彼は周りをよく見ており、自分にも異能が宿っていることに気がついていた。しかもそれが異常だということも。

この異能が存在し始めたのが彼が産まれる前、中国の軽慶市で産まれた発行する赤児が産まれたというニュースからだった。

これ以降各地でこの超常は発見されてきた。

その後の世界で個性黎明期と呼ばれる時代に彼は生まれたのである。

彼はとてつもなく聡明であった。

この能力が異常であるとわかった時、誰にも話さなかった。もちろん親にも兄弟にも。

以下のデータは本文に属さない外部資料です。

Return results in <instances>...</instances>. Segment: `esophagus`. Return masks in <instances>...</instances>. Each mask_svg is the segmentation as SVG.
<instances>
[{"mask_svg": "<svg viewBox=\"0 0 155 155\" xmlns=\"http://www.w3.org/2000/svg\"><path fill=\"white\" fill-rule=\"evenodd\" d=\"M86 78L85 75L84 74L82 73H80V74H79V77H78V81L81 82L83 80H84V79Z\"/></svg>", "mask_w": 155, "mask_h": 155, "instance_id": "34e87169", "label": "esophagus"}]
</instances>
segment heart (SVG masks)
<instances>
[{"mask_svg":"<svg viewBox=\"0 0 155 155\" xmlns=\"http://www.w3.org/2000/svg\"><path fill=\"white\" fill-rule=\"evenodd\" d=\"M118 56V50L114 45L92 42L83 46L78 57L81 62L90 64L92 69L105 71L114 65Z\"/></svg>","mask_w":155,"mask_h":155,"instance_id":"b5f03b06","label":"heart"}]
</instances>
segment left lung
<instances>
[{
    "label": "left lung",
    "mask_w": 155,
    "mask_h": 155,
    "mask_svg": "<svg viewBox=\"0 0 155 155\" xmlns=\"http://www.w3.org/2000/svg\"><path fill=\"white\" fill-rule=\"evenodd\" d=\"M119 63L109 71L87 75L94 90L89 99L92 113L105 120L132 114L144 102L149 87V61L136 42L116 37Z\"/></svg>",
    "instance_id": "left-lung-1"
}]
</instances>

世界全体が異能持ちに対して風当たりが強いのだ。

しかしそれと同時にこうも思った。

 

『なぜ俺がこんな窮屈な生き方をしなければならないのだろうか。』

 

親には産んでくれた感謝もあると同時に、この俺の自己を否定されなければならないとも感じていたのである。

 

この時彼は5歳であった。

その後幼稚園、小学校、中学校と上がると異能を持った彼らに対していじめが起きたのだ。

幸い彼は異能を持っていることをおおっぴらにしていなかったので対象にはならなかったが、異形型の異能持ちはいじめの的となったのである。

「やーい!化け物!」

「気持ち悪いから近寄んなよ。」

「怪物が。一丁前に服着んじゃねえよ!」

などと出るわ出るわ罵倒の数々。

どちらが本当の化け物なのか分からなくなるような言葉。彼はいじめられている彼らを庇うことはしなかった。なぜなら自分も同じようになるのではという恐怖感で打ち明けられなかった。知らず知らずのうちに心の内に怒りと怨念、殺意などといった様などす黒い闇のような負の感情を溜め込んでいったのである。

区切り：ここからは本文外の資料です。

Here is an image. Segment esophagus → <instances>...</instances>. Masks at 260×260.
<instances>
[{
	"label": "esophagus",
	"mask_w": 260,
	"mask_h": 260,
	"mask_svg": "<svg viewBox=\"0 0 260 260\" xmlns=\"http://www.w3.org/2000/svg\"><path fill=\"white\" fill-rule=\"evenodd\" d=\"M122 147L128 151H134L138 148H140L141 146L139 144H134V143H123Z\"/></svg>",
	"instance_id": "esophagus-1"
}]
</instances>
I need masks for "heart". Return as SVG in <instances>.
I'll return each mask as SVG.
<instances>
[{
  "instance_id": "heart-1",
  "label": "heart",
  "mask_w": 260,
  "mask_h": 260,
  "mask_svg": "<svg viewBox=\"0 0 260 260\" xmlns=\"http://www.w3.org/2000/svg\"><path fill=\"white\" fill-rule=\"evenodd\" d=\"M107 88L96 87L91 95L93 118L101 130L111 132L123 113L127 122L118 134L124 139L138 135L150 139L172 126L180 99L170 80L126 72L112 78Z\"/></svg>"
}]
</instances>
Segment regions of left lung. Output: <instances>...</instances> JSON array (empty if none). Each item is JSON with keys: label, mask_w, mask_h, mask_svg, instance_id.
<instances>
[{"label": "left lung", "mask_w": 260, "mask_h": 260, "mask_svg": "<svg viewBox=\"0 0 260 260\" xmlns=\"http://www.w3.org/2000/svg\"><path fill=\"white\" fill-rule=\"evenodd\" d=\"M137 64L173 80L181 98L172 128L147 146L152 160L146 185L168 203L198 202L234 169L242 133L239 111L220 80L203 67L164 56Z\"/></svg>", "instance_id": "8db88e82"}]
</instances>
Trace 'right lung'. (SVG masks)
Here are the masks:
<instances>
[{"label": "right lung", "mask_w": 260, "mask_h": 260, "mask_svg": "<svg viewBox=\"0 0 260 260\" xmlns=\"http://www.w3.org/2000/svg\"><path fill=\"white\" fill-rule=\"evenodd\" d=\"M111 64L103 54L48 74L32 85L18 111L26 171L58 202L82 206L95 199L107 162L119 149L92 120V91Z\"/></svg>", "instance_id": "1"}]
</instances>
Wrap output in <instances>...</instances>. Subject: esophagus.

なぜ罪もない彼らや俺たち異能持ちが窮屈な思いをしなければならないのだろう、と。

高校1年になるとその思いはエスカレートしていった。

陰湿になるいじめ。親の異能持ちに否定的な考え方。

その数々の記憶が彼の心を支配していった。

 

高校2年になる時、彼はついに行動を起こしたのである。まずかねてより研鑽してきた異能の行使である。

彼の能力、人形遣い(ドールマスター)

これは人形を自分で作成し、生きたように操作出来る能力である。前までぎこちなくしか動かせないものだったが、十数年の研鑽を経て本物の人間のような動きにすることができるようになったのである。

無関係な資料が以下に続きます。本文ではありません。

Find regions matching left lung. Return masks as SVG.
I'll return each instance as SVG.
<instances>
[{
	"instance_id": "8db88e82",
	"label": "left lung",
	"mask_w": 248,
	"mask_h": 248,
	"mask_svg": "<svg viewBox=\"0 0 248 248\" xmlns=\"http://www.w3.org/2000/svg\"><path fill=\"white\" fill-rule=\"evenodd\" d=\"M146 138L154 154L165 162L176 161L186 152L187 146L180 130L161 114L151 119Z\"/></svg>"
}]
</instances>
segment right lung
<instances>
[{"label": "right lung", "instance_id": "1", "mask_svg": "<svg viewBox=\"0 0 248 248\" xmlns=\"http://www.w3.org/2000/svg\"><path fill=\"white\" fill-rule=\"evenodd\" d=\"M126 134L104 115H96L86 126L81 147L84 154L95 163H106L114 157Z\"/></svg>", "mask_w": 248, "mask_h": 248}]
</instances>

彼は異能とそういった環境からか、人形偏愛症(ピグマリオンコンプレックス)を患っていた。

等身大の家族の人形、自分の美しいと思った男性、女性。写真や記憶を元に一心不乱に等身大の人形を作り始めたのである。作っていくうちにやはり素材が足りなくなってきたため、前々から試そうと思っていた人から人形を作るという行為を彼は試そうと思い始めた。

しかし殺人は足がつく。そうか自殺志願者を使えばいい。そう結論をつけ思い立ったが吉日、即行動した。

自殺志願者を見つけるのは比較的簡単だった。

異形型の異能を持っているやつを軽く言葉でそそのかせばいい。しかも行方不明者として扱ってくれる。

幸いクラスの奴らとは親しくなかった。

だから疑われることは無い。

1人やれば今度は違う学校または組織で異形型の奴らをそそのかせばその気になって自殺してくれる。

 

高校3年になると自分の体を人形に変えようと思い始めた。自分も人形になって永遠の美を手に入れたいと思うようになり、人形偏愛症を更にこじらせていったのである。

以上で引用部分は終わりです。